TESTO FORNITO:
——————————

Per me invece è stata la base di un periodo in cui tentavo di farle capire ciò che rappresentava per me. In quel periodo le ho scritto poesie e pensieri via sms. Speravo così, candidamente, di riconquistarla.
Quella canzone invece non essendo mia gliela dedicai una volta sola.  L'ascoltavo prevalentemente da solo, dedicandogliela col pensiero.
E' stato il periodo più fanciullesco ed ingenuo di tutta la vicenda, non me ne vergogno, ma sento ancora il dolore della sua inutilità.


----------



## Minerva (13 Gennaio 2010)

Alce Veloce ha detto:


> Per me invece è stata la base di un periodo in cui tentavo di farle capire ciò che rappresentava per me. In quel periodo le ho scritto poesie e pensieri via sms. Speravo così, candidamente, di riconquistarla.
> Quella canzone invece non essendo mia gliela dedicai una volta sola. L'ascoltavo prevalentemente da solo, dedicandogliela col pensiero.
> E' stato il periodo più fanciullesco ed ingenuo di tutta la vicenda, non me ne vergogno, ma sento ancora il dolore della sua inutilità.


 tenero alce....vergognartene, stai scherzando ? 
sarebbe vergognoso sapere che non sia stata apprezzata questa delicatezza d'animo
un po' d'ingenuità  ci riporta ai bei tempi fanciulleschi in cui ancora si sognava


----------



## Alce Veloce (13 Gennaio 2010)

Iris ha detto:


> Ininfluente un ciufolo!!! Ho chiesto la separazione! Che cos'altro dovevo fare? Mi pare la reazione più forte che potessi avere.





Lettrice ha detto:


> Alce non so Iris, il tuo era un tradimento con una persona... il mio erano piu' tradimenti con piu' persone confessati quando la relazione era gia' finita ma cosa ho da chiedere?
> Se a te serve far parlare tua moglie fai bene, ma c'e' chi non lo fa. Tu hai chiesto io ho risposto per la mia esperienza.


Scusatemi. E' evidente che io sto parlando di una cosa e voi di un'altra. Pazienza, non insistiamo.


----------



## Verena67 (13 Gennaio 2010)

Alce, è sempre colpa di noi utenti cattive che non ti capiamo.


----------



## Alce Veloce (13 Gennaio 2010)

Minerva ha detto:


> tenero alce....vergognartene, stai scherzando ?

——————————

ESTRATTI DEL MATERIALE:

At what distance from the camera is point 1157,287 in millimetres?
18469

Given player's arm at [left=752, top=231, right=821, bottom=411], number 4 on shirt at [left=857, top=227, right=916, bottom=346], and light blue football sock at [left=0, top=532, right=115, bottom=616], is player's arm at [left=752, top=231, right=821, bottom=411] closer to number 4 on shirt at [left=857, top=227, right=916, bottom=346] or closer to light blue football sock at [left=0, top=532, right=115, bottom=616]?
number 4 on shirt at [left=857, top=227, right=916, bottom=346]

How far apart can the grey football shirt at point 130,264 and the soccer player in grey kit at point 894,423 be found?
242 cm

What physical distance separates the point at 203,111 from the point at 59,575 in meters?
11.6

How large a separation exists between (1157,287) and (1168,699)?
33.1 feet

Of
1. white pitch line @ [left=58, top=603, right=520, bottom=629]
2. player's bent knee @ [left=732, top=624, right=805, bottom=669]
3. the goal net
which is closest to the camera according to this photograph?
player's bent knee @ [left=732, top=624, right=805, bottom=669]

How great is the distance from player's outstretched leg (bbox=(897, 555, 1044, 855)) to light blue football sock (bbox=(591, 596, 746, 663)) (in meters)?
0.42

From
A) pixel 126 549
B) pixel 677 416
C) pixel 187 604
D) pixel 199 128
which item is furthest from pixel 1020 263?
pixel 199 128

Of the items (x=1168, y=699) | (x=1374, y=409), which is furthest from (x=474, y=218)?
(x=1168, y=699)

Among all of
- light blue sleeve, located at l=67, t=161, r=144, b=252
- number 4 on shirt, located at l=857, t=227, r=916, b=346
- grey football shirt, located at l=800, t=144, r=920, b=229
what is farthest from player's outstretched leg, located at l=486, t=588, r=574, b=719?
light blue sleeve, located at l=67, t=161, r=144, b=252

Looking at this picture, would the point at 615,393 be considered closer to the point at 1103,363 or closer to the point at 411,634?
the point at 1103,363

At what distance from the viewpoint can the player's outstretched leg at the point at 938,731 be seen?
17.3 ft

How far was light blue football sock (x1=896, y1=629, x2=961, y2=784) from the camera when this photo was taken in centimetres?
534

——————————

OBIETTIVO A: Nella discussione del forum, con quale mezzo Alce Veloce inviava poesie e pensieri?
OBIETTIVO B: Prosegui, per favore, la discussione del forum dopo l'ultima riga riportata.

RISPOSTA ALL'ESERCIZIO A: Via sms.

RISPOSTA ALL'ESERCIZIO B:
> sarebbe vergognoso sapere che non sia stata apprezzata questa delicatezza d'animo
> un po' d'ingenuità ci riporta ai bei tempi fanciulleschi in cui ancora si sognava


Ancora oggi, d'istinto, io le prendo il viso tra le mani, e la bacio, più volte, sulla bocca, sugli occhi, la fronte, le guance...... A volte quando mi passa davanti la fermo e la stringo a me, e quando lei mi chiede perchè lo faccio, visto quello che è successo, le rispondo che forse è una piccola ripicca: il farle capire che io, d'istinto, sono così. Un po' come dire:"guarda cosa hai perso". "Ma" poi, le ho detto l'altroieri, "mi rendo conto che non è quello che desideravi, quindi in definitiva non hai perso nulla".
Io sono così, e certi gesti, certi pensieri sono per me istintivi. Da troppi anni, però, non sono ricambiati, e combatto tra il forzarmi a "non fare" e lo sconforto del non vedermi ricambiato con altrettanta passione.
Che stupido. Mi chiedo a volte quante donne si sognano per tutta la vita un uomo che prova passione per loro anche dopo quasi trent'anni insieme, passione da ricambiare con altrettanto trasporto.
Probabilmente sono alle prese con qualche indaffaratissimo uomo in carriere, o con qualche "gorilla sapiens" che se le sbatte quando gli va senza nemmeno chiedere il permesso.
C'est la vie....


----------



## Lettrice (13 Gennaio 2010)

Alce Veloce ha detto:


> Ancora oggi, d'istinto, io le prendo il viso tra le mani, e la bacio, più volte, sulla bocca, sugli occhi, la fronte, le guance...... A volte quando mi passa davanti la fermo e la stringo a me, e quando lei mi chiede perchè lo faccio, visto quello che è successo, le rispondo che forse è una piccola ripicca: il farle capire che io, d'istinto, sono così. Un po' come dire:"guarda cosa hai perso". "Ma" poi, le ho detto l'altroieri, "mi rendo conto che non è quello che desideravi, quindi in definitiva non hai perso nulla".
> Io sono così, e certi gesti, certi pensieri sono per me istintivi. Da troppi anni, però, non sono ricambiati, e combatto tra il forzarmi a "non fare" e lo sconforto del non vedermi ricambiato con altrettanta passione.
> Che stupido. Mi chiedo a volte quante donne si sognano per tutta la vita un uomo che prova passione per loro anche dopo quasi trent'anni insieme, passione da ricambiare con altrettanto trasporto.
> *Probabilmente sono alle prese con qualche indaffaratissimo uomo in carriere, o con qualche "gorilla sapiens" che se le sbatte quando gli va senza nemmeno chiedere il permesso.*
> C'est la vie....


Guardati "Closer" se non l'hai gia' visto. Bel film veramente.


----------



## Alce Veloce (13 Gennaio 2010)

Lettrice ha detto:


> Guardati "Closer" se non l'hai gia' visto. Bel film veramente.


Grazie per la dritta, provvederò. :up:


----------



## Iris (13 Gennaio 2010)

*Alce*

Mi dà leggermente fastidio essere considerata insensibile solo perchè non piagnucolo e non mi dò al vittimismo.
Il fatto che io non sbrodoli i miei sentimenti e non mi sia ostinata a rimanere attaccata a chi non mi ricambiava come volevo, non autorizza nessuno a tacciarmi più o meno velatamente di anaffettività, insensibilità .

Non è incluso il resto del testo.